The House approved that agreement, which limited state operational spending to $800 million below the revenue forecast, by a lopsided 91-16 back in late March, but the Senate Republicans want that spending limit lowered by another $1.4 billion.

Republican “budgeteer” state Sen. Matt Murphy picked up sponsorship of the House spending cap resolution on March 30, the day it passed the other chamber. But Murphy has refused to call the measure for a vote in the committee, including last week when he was purposely singled out in the Senate Executive Committee. Chairman Don Harmon asked Murphy whether he was prepared to move the resolution. Murphy’s umpteenth refusal prompted Democrats to demand that the Republicans “move their other budget recommendations in a bill.”

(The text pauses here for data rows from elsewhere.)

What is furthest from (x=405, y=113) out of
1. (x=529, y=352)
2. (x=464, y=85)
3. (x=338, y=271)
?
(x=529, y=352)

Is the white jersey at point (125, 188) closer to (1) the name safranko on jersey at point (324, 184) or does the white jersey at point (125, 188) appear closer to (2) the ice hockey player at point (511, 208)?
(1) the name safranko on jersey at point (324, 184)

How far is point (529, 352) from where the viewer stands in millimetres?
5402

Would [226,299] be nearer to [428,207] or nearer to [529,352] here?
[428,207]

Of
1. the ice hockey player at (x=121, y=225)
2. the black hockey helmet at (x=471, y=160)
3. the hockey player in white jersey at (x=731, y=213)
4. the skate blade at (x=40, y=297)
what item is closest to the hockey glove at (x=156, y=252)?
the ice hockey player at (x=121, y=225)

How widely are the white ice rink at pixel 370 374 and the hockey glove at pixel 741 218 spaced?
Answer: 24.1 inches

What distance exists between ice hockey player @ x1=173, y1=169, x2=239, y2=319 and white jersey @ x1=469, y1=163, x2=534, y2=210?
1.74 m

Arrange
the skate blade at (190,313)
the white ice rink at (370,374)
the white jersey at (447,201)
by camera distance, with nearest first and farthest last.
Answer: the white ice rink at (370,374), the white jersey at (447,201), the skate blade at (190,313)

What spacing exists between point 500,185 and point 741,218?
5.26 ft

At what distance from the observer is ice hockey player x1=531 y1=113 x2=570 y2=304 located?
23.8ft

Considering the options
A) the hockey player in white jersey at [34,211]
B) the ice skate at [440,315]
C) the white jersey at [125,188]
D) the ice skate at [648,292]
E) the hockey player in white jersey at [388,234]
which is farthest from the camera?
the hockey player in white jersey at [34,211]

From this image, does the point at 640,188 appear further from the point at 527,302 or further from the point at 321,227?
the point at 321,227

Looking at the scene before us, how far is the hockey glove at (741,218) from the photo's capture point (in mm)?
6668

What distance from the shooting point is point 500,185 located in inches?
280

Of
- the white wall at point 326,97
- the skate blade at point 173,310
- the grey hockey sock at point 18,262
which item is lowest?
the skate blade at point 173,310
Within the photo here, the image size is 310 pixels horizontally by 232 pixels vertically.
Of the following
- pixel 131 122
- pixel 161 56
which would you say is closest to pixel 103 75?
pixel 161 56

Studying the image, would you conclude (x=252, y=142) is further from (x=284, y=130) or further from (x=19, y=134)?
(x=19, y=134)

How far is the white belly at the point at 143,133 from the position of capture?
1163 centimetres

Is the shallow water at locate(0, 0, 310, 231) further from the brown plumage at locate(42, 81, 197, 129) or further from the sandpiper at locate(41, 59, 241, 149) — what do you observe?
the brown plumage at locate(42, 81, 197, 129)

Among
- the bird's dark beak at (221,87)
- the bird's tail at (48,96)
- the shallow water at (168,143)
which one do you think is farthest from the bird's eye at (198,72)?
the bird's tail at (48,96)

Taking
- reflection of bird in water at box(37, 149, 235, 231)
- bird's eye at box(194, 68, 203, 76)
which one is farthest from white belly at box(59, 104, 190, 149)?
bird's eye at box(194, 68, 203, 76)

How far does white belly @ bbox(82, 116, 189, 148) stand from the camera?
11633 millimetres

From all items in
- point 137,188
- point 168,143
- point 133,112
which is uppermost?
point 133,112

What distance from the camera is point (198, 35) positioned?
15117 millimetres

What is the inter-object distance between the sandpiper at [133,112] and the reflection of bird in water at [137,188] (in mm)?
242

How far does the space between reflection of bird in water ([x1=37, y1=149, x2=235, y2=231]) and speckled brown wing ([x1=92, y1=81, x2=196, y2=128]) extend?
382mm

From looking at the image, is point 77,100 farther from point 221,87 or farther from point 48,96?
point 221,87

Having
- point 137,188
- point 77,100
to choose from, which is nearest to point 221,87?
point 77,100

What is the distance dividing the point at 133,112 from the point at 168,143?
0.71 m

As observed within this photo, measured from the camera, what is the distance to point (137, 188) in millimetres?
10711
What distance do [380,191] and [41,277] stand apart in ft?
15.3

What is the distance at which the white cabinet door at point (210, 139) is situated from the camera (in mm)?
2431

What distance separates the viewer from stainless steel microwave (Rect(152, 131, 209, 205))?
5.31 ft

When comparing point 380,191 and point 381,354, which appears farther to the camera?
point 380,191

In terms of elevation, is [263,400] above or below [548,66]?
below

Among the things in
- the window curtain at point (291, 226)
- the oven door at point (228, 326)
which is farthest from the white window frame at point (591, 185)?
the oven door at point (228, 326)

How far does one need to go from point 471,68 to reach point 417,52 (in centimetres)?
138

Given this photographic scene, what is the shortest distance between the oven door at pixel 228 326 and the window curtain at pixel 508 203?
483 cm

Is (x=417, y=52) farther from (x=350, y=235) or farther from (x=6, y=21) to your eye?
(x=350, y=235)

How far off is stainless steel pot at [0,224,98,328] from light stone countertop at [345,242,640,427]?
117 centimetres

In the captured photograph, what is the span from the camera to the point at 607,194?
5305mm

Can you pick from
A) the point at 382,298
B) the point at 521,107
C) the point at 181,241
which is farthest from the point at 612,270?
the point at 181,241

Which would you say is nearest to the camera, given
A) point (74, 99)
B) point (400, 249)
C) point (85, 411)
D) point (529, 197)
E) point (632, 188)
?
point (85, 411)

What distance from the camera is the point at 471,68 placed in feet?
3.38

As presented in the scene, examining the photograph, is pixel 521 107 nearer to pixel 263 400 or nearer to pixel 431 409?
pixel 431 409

The fight over the House spending resolution is one of the most important pieces of evidence that President Cullerton has to “prove” that the Republicans want to force an overtime session by slow-walking all the big stuff until after May 31.

The Democrats don’t have enough votes to pass that big stuff on their own right now, when bills “only” require simple majorities. Steep budget cuts, slashing Medicaid and whacking union members’ pensions are just not appealing to most Democrats. So they need the Republicans on everything.

Sen. Murphy admitted last week that his caucus knows the Democrats can’t pass a budget by themselves, so the Republicans are using their leverage to maximum advantage in order to force more spending cuts. Murphy also refused to lay out any significant budget proposals of his own, saying they should be negotiated.

Murphy said the proposed $2.4 billion in cuts would put the state on track to balance the budget by the time the temporary income tax increase expires.

“Let’s get it all over with now,” Murphy explained, rightly saying that the spending levels proposed by the House will still require even more painful cuts next year. He also pointed out that major budget cuts now might create a huge controversy that Democrats could use to justify making the tax hike permanent if they wanted.

But Cullerton and the Democrats maintain that the Republicans just want to create chaos with a long and nasty overtime session that they can exploit for partisan advantage this November.

Both sides are probably right. That gives me no comfort at all.